I’ve gotten a lot of questions about what I think about DOL Fiduciary rule from a marketers’ perspective. I’m certainly not a regulatory expert, but I look at things through the eyes of a consumer, and I think about what that means for positioning and promoting what we do. We’re all trying to figure out if this is a crippling event for our industry, or an opportunity that can be embraced and marketed. The answers depend somewhat on your current business model, but I do have some opinions that cut across models and are based on how consumers feel, think and make choices about where to go for financial help. 

The Language Of “Fiduciary” And “Suitability”

I wonder how the evolution of the advice business would differ if we had thought harder about the words “fiduciary” and “suitability” and what they mean to consumers. In a focus group, one consumer said to me that the word fiduciary felt, “icky to say.” It does not roll off the tongue easily, and it doesn’t explain itself at all unless you are familiar with Latin (fidere means to trust). In contrast, suitability seems just fine to people. What they wonder is, how can something be suitable and not trustworthy—acceptable but not necessarily best for you? Who would ever pick untrustworthy over trustworthy if they knew the difference?   

After examination, the terms and rules we’ve been operating under don’t feel true to people. The American public doesn’t understand financial services lingo, and the financial services industry thinks the language makes sense. It doesn’t. The public is confused. Our language is opaque and misleading; what people want to know is can they trust their advisor?  We now need to address that question in understandable terms.
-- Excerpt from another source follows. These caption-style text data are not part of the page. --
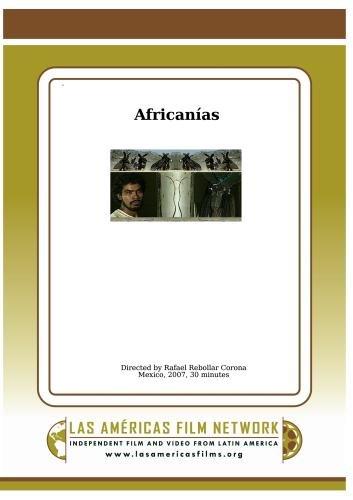 Africanias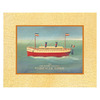 Art 4 Kids 20-in W x 16-in H Nautical Framed Wall Art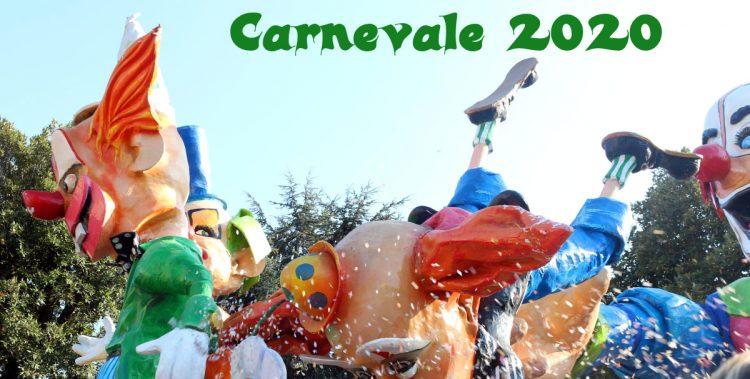 Carnevale 2020 a Campagnano di Roma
The Problem We Have Goes Beyond Words  

I’ve been in industry meetings where some executives of the nation’s largest firms have pointed fingers at Washington, D.C. for pushing the complex changes we now face. Give me a break. We need to own up to the fact that consumer distrust is largely our fault—not all of us, but the bad apples and the misaligned profit drivers of our industry have left people without faith. It doesn’t help that we then communicate with a lack of candor and transparency.  
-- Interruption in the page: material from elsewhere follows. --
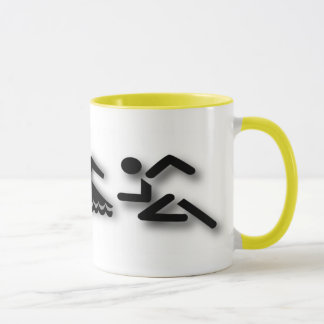 iTri coffee mug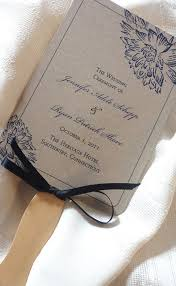 ceremony fans best 25 fan wedding programs ideas on fan programs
Every time we see consumer sentiment towards financial services healing, news breaks that casts more shadow. A study from the National Association of Retirement Plan Participants (NARPP) had consumer trust in financial services at 13 percent in 2015 and I just heard it’s dropped to 8 percent in 2016. A friend, who is part of the Ad Council, told me that there is only one industry with an image problem worse than ours, and that’s big oil. That’s sad.

Simplicity As A Rule

Consumers have just heard that the government had to step in to protect them from us when we are handling their retirement savings. Is now really the time to mince words, or play with fine print? No. We need to move to one standard across all clients and account types, with rare exceptions. That standard, in simple terms, should be that we always put customers’ interests ahead of ours. For some of us, we’ll be changing business practices so more people can get the ongoing advice they need in human-speak.

Consider the Best Interests Contract Exception (BICE), a phrase that sounds like an undesirable loophole with an acronym that rhymes with VICE. Do we really want to have these conversations with people about being only a partial fiduciary? We’re creating complication and suspicion when we need to be simplifying and conveying trustworthiness.